═══ EXCERPTED PASSAGE ═══

Mixed Ruling on Brake Defendant’s Motion in Limine on Expert Testimony Regarding Corporate Conduct
In this federal court action, it is alleged that the plaintiff, Graham Yates, was exposed to asbestos brake products while working as a gas station attendant from 1956-1957, as a parts salesman and delivery driver for a Ford dealership in the 1960s, as a clerk in an automobile parts warehouse from 1961-1962, and from working on his own vehicles in the 1950s and 1960s. The defendant, Ford, brought a motion in limine to exclude expert testimony regarding corporate conduct. The court provided a lengthy analysis on each issue challenged on the expected testimony of the plaintiffs’ expert witnesses, pathologist Eugene Mark, M.D., and engineer and industrial hygienist Steve Hays.
The court allowed the experts to offer testimony as to the state of medical and scientific knowledge about asbestos hazards and prevention of disease caused by asbestos. As the court held: “Both experts are qualified on the grounds of experience and knowledge to opine as to the state of medical and scientific knowledge about the hazards of asbestos products at various times, and the state of medical and scientific knowledge about how to prevent asbestos disease at those times. Furthermore, on the same grounds, both experts are qualified to opine as to matters of causation. Their testimony concerns matters of specialized knowledge outside the everyday knowledge and experience of an ordinary juror, and their testimony on these matters will assist the jury in understanding when defendants should have known of the dangers from their products.”
The court had a mixed ruling on testimony regarding comparison of historical knowledge regarding asbestos, with information about the hazards of asbestos in the defendants’ historical documents. The court relied on the case of Deutsch v. Novartis Pharms. Corp., 768 F. Supp. 2d 420, 443 (E.D.N.Y. 2011) and stated, “Plaintiffs’ experts will be permitted to opine on whether defendants’ internal documents or the testimony provided by defendants’ employees includes information regarding the hazards of asbestos or proper methods to prevent asbestos disease. However, plaintiffs’ experts will not be permitted to affirmatively opine as to whether defendants knew the dangers of asbestos or proper methods of disease prevention, based on these internal documents or any other evidence. Such determination is reserved for the jury.”
On the issue of testimony regarding the timeliness and adequacy of the defendants’ actions, the court stated that this testimony implicates the qualifications of the plaintiffs’ experts, as well as the proper boundaries of expert testimony. The court found that the plaintiffs’ expert Hays was properly qualified to testify on appropriateness of industrial actions, but found the expected testimony to be outside the boundaries for proper testimony. As held by the court: “Because expert opinion specific as to whether a warning was ‘adequate’ or ‘inadequate’ would draw a legal conclusion, it is unhelpful to the jury and plaintiffs’ experts will not be allowed to offer such specific opinions.”
Regarding testimony as to the “known standard of care” the court ruled: “Plaintiffs’ experts may compare defendants’ conduct to specific standards or principles in their respective fields. However, they may not testify as to a ‘standard of care’ in medicine or industrial hygiene.” The plaintiffs’ experts were allowed to “opine as to the state of medical and scientific knowledge at various times, including the state of knowledge regarding how to prevent asbestos disease at those times.” They were also allowed to “opine on whether defendants’ internal documents or the testimony provided by defendants’ employees includes information regarding these subjects.”
The plaintiffs did not address the challenge to the qualifications of their other industrial hygienist, Arnold Brody, Ph.D. Therefore, the court held: “Brody may not offer opinion as to corporate conduct, given that plaintiffs have not carried their burden to offer evidence establishing the admissibility of his testimony on this subject.”

═══ DATASET ═══

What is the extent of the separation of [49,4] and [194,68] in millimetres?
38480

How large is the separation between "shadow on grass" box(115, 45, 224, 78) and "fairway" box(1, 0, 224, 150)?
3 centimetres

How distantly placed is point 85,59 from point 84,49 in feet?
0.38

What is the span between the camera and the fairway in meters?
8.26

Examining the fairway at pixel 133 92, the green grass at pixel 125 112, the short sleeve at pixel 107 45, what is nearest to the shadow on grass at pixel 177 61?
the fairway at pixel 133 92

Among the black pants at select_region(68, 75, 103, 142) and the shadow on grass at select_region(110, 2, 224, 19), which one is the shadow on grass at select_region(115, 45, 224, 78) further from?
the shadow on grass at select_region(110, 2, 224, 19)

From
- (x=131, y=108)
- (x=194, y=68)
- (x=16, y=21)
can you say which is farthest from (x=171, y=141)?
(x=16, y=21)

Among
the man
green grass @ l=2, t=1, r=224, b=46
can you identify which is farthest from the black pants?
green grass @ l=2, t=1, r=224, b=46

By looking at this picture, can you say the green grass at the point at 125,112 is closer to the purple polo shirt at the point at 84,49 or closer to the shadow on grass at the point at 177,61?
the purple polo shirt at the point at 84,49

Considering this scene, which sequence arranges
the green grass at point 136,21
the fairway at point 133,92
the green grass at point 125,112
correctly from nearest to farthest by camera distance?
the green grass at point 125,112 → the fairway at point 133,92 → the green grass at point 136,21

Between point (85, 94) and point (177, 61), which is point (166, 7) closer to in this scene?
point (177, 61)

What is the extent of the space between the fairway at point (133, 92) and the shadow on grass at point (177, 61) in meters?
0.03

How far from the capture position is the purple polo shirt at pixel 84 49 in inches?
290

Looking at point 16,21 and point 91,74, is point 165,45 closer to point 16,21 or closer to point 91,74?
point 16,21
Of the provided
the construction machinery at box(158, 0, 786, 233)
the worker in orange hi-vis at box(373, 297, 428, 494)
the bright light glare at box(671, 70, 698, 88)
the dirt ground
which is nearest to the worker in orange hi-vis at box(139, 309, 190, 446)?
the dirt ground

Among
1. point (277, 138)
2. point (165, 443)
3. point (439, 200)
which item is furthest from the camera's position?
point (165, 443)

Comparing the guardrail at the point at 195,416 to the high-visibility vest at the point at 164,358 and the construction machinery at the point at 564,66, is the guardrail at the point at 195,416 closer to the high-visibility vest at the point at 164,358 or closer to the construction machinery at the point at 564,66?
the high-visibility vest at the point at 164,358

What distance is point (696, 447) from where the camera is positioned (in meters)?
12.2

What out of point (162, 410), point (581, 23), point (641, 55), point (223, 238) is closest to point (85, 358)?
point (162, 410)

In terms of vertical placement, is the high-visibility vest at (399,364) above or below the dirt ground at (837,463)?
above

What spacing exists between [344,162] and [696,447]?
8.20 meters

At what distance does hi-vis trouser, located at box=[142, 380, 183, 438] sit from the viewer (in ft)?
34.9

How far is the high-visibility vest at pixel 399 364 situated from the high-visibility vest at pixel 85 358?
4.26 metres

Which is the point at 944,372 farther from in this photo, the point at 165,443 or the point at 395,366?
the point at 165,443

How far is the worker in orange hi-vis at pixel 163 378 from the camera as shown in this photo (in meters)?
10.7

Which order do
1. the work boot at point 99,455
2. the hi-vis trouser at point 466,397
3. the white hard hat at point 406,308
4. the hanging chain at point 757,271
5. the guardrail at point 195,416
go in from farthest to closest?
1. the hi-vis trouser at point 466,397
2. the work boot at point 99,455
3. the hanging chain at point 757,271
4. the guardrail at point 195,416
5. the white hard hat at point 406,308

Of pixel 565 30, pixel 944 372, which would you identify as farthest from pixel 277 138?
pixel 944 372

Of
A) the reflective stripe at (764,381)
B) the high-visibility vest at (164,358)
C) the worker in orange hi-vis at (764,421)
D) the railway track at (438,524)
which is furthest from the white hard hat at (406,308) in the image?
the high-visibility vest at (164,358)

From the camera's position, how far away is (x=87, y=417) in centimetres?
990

═══

TASKS TO COMPLETE:
a) Reproduce the portion of the asbestos ruling summary starting at "Mixed Ruling on Brake" and ending at "hygienist Steve Hays.".
b) According to the asbestos ruling summary, during which years did Graham Yates work as a gas station attendant?
c) Name every expert witness for the plaintiffs mentioned in the asbestos ruling summary.
Rely only on the asbestos ruling summary.

ANSWER LIST:
a)
Mixed Ruling on Brake Defendant’s Motion in Limine on Expert Testimony Regarding Corporate Conduct
In this federal court action, it is alleged that the plaintiff, Graham Yates, was exposed to asbestos brake products while working as a gas station attendant from 1956-1957, as a parts salesman and delivery driver for a Ford dealership in the 1960s, as a clerk in an automobile parts warehouse from 1961-1962, and from working on his own vehicles in the 1950s and 1960s. The defendant, Ford, brought a motion in limine to exclude expert testimony regarding corporate conduct. The court provided a lengthy analysis on each issue challenged on the expected testimony of the plaintiffs’ expert witnesses, pathologist Eugene Mark, M.D., and engineer and industrial hygienist Steve Hays.

b) 1956-1957

c)
Eugene Mark, M.D.
Steve Hays
Arnold Brody, Ph.D.